→ PROMPT
Retype the rows word for word, starting at the first line and ending with the line that contains "3900 millimetres".

Rows of scene-based questions:
________________________

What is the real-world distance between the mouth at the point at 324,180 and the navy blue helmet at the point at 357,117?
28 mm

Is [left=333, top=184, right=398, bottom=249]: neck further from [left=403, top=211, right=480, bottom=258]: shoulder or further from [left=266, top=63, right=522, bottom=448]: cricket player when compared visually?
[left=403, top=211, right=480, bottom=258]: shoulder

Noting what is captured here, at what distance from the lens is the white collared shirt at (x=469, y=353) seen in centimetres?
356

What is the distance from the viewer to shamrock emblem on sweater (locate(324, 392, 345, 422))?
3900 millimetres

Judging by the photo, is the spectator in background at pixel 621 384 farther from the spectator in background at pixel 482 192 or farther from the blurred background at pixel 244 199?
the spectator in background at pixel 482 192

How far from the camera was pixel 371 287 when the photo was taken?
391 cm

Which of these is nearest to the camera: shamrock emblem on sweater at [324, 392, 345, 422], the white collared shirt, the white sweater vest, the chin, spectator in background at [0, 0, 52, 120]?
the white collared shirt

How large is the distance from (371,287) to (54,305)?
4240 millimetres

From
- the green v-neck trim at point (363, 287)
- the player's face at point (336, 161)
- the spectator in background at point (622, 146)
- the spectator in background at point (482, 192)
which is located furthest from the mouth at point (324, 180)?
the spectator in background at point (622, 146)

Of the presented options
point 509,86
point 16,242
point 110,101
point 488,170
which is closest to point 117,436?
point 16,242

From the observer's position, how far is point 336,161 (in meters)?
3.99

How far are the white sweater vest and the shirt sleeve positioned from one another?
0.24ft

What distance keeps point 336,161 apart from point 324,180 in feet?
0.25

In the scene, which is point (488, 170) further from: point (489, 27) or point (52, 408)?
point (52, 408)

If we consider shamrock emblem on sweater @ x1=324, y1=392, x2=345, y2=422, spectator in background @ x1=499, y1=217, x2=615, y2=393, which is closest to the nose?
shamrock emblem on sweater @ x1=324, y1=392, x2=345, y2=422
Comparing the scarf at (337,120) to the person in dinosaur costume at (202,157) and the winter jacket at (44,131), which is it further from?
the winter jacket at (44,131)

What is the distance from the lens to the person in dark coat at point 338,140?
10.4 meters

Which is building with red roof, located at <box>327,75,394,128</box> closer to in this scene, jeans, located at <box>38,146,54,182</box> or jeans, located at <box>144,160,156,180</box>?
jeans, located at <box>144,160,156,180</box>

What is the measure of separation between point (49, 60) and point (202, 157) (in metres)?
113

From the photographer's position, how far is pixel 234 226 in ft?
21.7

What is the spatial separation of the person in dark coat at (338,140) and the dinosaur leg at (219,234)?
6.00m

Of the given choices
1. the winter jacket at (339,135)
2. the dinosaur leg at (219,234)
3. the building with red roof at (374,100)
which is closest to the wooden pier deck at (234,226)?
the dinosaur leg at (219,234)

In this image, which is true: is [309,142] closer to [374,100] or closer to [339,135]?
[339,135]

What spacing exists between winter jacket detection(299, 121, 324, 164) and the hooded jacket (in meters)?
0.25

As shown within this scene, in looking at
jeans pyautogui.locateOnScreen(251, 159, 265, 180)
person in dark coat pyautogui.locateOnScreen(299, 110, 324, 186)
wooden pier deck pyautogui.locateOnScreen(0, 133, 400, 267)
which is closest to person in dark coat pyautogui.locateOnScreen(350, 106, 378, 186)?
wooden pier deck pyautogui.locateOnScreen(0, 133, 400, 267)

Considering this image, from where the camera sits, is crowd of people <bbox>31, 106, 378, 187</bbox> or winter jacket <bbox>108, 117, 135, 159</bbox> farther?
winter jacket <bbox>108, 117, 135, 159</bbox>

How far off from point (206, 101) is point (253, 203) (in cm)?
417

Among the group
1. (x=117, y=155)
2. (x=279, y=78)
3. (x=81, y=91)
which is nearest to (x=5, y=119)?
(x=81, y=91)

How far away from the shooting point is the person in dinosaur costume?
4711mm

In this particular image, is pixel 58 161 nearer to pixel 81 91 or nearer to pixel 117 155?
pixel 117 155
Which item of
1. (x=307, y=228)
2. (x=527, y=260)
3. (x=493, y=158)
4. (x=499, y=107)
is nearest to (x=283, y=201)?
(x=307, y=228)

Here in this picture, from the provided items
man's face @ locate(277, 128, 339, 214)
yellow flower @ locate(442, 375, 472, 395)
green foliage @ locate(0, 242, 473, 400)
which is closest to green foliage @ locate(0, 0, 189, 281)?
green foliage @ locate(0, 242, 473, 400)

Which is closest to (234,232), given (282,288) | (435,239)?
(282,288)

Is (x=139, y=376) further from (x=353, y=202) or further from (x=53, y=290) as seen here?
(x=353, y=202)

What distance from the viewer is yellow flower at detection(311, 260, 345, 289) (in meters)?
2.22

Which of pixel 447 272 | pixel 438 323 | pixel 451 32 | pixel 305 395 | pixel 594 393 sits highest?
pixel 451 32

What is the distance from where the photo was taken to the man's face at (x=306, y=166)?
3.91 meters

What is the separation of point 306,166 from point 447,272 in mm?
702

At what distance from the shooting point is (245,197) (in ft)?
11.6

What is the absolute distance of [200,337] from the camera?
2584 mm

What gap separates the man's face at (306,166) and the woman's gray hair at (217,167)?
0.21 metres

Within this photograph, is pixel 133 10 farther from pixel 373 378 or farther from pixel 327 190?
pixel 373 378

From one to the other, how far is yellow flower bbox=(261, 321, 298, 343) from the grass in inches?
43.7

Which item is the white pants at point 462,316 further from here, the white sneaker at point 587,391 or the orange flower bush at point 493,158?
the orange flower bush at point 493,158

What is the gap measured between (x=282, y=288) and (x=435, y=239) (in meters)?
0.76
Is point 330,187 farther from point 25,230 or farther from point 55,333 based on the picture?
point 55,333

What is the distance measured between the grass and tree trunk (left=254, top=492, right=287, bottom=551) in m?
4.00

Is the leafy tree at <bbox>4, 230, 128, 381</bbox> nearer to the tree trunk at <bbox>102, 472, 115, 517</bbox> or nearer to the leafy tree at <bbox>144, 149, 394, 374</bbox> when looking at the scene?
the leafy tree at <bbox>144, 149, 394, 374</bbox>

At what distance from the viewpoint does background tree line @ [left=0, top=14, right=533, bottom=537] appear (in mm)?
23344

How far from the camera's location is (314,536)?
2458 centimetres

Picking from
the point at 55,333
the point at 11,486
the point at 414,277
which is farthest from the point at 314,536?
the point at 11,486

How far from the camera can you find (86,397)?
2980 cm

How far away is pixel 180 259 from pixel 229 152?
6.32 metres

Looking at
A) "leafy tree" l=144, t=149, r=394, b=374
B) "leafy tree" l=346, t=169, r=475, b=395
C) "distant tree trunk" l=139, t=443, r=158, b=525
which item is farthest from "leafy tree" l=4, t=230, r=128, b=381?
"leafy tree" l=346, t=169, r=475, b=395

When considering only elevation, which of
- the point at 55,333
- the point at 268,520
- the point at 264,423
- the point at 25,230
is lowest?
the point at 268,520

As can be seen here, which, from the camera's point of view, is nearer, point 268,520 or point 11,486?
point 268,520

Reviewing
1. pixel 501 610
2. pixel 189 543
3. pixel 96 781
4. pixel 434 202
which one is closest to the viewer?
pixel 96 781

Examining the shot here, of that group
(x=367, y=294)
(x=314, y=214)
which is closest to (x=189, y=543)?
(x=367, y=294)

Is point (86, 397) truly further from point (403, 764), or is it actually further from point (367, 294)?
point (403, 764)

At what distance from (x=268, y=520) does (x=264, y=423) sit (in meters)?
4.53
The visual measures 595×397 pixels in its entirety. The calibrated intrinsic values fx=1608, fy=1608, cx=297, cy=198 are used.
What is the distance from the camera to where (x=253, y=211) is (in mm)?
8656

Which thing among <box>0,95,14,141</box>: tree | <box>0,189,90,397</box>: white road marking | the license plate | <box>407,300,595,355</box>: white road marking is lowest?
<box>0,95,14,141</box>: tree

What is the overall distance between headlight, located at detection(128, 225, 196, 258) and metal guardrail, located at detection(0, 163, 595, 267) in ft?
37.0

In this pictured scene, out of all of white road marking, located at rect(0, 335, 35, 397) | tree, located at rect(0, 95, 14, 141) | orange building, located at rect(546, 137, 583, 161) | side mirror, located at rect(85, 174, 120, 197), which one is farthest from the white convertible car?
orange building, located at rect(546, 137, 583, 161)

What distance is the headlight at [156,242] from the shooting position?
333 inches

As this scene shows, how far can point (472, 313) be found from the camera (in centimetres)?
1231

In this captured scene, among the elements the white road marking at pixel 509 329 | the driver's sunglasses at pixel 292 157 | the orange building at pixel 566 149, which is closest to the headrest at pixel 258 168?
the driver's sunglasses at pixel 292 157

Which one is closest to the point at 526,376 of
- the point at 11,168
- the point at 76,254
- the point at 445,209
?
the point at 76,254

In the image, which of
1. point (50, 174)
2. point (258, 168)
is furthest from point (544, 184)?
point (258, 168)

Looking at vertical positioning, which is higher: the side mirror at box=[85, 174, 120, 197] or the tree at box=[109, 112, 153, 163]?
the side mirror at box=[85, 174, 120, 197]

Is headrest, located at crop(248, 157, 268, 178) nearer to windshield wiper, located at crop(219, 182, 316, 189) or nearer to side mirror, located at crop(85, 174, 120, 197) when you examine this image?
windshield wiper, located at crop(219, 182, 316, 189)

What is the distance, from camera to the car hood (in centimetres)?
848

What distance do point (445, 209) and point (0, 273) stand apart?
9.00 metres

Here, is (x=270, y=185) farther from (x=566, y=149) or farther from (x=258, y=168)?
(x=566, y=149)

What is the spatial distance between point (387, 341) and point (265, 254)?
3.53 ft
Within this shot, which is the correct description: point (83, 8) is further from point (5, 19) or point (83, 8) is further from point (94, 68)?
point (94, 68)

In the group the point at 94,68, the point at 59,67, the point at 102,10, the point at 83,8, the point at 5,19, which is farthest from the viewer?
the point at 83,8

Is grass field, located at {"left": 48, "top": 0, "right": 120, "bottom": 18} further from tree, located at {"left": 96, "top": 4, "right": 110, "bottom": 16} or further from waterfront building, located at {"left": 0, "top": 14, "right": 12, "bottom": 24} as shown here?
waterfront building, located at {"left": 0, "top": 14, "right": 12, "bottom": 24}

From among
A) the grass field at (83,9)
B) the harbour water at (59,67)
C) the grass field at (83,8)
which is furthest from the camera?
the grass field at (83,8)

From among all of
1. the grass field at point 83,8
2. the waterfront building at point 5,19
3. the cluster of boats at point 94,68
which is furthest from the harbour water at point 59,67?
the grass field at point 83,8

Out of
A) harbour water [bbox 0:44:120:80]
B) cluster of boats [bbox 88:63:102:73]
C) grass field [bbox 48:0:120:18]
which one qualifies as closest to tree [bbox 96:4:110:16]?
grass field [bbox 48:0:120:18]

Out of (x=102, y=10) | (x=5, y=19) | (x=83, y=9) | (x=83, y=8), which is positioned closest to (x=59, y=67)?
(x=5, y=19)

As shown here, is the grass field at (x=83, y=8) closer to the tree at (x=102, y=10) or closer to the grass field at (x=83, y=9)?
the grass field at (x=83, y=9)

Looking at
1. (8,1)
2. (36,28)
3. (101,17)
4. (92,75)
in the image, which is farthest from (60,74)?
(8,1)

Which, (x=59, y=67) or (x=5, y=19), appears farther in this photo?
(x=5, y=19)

________________________

→ ANSWER IN FULL
What is the real-world distance between the mouth at the point at 324,180 and the navy blue helmet at the point at 357,117?
28 mm

Is [left=333, top=184, right=398, bottom=249]: neck further from [left=403, top=211, right=480, bottom=258]: shoulder or further from [left=266, top=63, right=522, bottom=448]: cricket player when compared visually?
[left=403, top=211, right=480, bottom=258]: shoulder

Noting what is captured here, at what distance from the lens is the white collared shirt at (x=469, y=353) seen in centimetres?
356

What is the distance from the viewer to shamrock emblem on sweater (locate(324, 392, 345, 422))?
3900 millimetres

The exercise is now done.